*** Raw data ***

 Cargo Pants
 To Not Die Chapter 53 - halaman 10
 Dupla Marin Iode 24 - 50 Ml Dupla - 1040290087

***

_What this task involves:_
Repeat word for word from the line holding "To Not Die Chapter 53 - halaman 10" down to the last line above, including both.

_Result:_
 To Not Die Chapter 53 - halaman 10
 Dupla Marin Iode 24 - 50 Ml Dupla - 1040290087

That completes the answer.